Excerpted passage |
+--

Friday, October 13, 2006

It's a Cold Friday

It's cold outside today. It's overcast and windy. The high is suppose to be 75 but I don't see how. It is just not a good day. Mackenzie's soccer game is tonight at 7. I've got to go home after work and we'll change clothes so we can kill some time, even if it means driving 45 minutes home and then 45 minutes back. She could only find one shin guard this morning. I can't find her socks either. Yes, it's not a good day at all. I wore my crop pants, a short sleeve shirt and my cute high heel thongs. My feet are cold. I know Jackson is going to get cold out there tonight too. I better put him in his jeans. It's too early for it to get chilly here.

I guess I better go get her another pair of shin guards and socks. I'm not looking forward to that at all. I haven't eaten lunch yet. Bonnie took my car for business and she forgot to leave me her keys in case I needed to run out. So no lunch for me and I can't go get Mackenzie's things. This week has been rough at work and I'm just ready for the weekend. Tomorrow we have Bonnie's son's, Griffin, birthday party. He is 2 today. In a flash they get so big.

+--

Data |
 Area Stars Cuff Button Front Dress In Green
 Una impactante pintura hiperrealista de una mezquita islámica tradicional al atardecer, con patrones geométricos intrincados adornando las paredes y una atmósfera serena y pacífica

+--

Complete the following |
(a) Answer these questions about the blog post about a cold Friday, one per line:
(i) What time is Mackenzie's soccer game?
(ii) Who took the writer's car for business?
(iii) How old is Griffin today?
(b) Write out the stretch of the blog post about a cold Friday from "It's cold outside" through "get chilly here.".
(c) Continue the blog post about a cold Friday from where it stops.

Solved tasks |
(a)
(i) At 7 tonight.
(ii) Bonnie.
(iii) 2.

(b)
It's cold outside today. It's overcast and windy. The high is suppose to be 75 but I don't see how. It is just not a good day. Mackenzie's soccer game is tonight at 7. I've got to go home after work and we'll change clothes so we can kill some time, even if it means driving 45 minutes home and then 45 minutes back. She could only find one shin guard this morning. I can't find her socks either. Yes, it's not a good day at all. I wore my crop pants, a short sleeve shirt and my cute high heel thongs. My feet are cold. I know Jackson is going to get cold out there tonight too. I better put him in his jeans. It's too early for it to get chilly here.

(c)
I can't believe Jackson will be 2 in December. It seems like just yesterday I was pregnant with him and being told that they had to take him 4 weeks earlier. I remember how scared Lee was that something would go wrong or that his lungs wouldn't be fully developed. The little booger didn't give us any problems though. He was just perfect. Just like his big sister. He was so tiny and so perfect. Everyone around me needs to just keep having babies so I don't have to. It sounds like a good plan to me. I can enjoy them but not pay for them. Kids are expensive.

Lee is off of work tomorrow. He was going to drive to Montgomery tonight when he got off of work but decided against it. Tomorrow they are having a yard sale to sell the remainder of his mom's belongings. I know that has to be hard on him. He felt like he needed to be there because Macie has done so much but I don't want him killing himself to do it. He'd have to turn right back around and drive back Saturday night and then open the restaurant the next morning. He needs lots of sleep on any given day and it'd be too much for him.

I'm getting moody. I think I need to go scrounge to find something to eat in the office. Sometimes if I don't eat then I get very testy and no one should come around me. It's not always a good thing. I'll see if I can find some crackers or something.

1 comment:

Anonymous said...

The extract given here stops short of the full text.